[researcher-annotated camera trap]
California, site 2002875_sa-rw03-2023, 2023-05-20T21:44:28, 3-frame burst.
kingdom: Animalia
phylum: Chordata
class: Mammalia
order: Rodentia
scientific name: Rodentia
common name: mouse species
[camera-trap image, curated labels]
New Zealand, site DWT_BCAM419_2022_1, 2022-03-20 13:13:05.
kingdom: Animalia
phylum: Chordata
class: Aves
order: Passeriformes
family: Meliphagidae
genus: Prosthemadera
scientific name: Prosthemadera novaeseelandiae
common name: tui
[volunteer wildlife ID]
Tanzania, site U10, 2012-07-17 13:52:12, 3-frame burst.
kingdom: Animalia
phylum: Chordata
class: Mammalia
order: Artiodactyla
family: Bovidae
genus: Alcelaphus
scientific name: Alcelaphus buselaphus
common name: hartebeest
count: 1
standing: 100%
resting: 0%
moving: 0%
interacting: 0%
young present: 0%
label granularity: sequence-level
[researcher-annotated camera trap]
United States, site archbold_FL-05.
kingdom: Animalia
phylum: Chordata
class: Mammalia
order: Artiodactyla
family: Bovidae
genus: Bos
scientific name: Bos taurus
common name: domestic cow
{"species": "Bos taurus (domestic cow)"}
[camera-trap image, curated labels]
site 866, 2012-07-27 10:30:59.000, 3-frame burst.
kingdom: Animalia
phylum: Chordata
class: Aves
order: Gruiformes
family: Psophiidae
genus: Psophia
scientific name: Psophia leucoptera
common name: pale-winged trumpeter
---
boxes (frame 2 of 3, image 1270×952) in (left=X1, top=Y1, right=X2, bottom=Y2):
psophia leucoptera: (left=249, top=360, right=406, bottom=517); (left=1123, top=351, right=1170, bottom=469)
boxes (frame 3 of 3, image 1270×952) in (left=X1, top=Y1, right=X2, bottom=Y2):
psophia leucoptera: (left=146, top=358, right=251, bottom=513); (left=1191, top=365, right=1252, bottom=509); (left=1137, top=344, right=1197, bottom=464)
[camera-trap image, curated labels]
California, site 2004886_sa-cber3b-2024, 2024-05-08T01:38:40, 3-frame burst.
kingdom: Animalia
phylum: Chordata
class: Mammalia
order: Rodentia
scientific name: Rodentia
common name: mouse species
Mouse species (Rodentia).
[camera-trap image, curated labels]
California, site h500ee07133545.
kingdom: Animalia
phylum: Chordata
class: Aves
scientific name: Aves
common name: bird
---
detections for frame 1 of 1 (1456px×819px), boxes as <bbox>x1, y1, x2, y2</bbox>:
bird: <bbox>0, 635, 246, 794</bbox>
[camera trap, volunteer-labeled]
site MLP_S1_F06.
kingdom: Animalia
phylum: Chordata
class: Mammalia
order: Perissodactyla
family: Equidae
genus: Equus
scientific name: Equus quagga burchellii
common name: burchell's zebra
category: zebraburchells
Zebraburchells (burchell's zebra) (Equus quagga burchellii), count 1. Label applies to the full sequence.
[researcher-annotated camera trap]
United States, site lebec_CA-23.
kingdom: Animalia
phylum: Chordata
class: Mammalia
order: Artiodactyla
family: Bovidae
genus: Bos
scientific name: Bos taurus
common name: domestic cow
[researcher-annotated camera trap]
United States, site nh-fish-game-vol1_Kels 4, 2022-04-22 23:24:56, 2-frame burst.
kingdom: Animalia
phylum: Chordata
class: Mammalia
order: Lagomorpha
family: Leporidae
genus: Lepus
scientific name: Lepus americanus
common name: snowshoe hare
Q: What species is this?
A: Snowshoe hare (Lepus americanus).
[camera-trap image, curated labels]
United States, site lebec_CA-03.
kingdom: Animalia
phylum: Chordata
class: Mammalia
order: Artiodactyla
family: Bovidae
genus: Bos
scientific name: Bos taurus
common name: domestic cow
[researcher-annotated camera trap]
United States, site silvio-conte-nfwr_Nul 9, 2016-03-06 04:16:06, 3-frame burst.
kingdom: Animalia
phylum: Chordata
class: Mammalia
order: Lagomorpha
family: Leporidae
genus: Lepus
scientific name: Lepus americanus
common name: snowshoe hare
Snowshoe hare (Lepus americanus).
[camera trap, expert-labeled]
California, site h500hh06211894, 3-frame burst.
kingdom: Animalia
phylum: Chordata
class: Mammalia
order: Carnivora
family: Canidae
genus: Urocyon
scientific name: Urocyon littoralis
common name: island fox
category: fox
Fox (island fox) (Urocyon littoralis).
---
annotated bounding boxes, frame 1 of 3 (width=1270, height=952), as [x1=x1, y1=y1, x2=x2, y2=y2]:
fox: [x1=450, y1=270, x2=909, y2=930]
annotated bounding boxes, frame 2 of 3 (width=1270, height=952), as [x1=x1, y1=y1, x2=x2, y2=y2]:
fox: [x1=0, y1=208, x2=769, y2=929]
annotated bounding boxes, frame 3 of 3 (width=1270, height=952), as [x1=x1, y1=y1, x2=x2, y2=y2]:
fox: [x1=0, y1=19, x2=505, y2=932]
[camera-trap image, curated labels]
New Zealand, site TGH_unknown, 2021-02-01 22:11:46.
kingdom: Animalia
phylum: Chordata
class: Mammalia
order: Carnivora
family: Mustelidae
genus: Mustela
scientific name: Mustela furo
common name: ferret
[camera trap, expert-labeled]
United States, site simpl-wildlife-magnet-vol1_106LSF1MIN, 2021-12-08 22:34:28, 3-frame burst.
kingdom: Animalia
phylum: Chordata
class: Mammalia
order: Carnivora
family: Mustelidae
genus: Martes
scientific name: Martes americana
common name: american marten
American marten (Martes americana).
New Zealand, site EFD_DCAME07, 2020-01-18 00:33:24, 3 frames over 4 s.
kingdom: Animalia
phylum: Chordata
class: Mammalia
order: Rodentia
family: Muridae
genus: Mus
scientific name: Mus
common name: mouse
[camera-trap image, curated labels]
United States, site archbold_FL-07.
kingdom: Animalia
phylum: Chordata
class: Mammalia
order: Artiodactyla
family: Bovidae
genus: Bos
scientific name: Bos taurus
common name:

+ + + + + + +

(Work to complete): Whenever a line of the data includes "United", copy that line.

(Written solution):
United States, site archbold_FL-05.
United States, site lebec_CA-23.
United States, site nh-fish-game-vol1_Kels 4, 2022-04-22 23:24:56, 2-frame burst.
United States, site lebec_CA-03.
United States, site silvio-conte-nfwr_Nul 9, 2016-03-06 04:16:06, 3-frame burst.
United States, site simpl-wildlife-magnet-vol1_106LSF1MIN, 2021-12-08 22:34:28, 3-frame burst.
United States, site archbold_FL-07.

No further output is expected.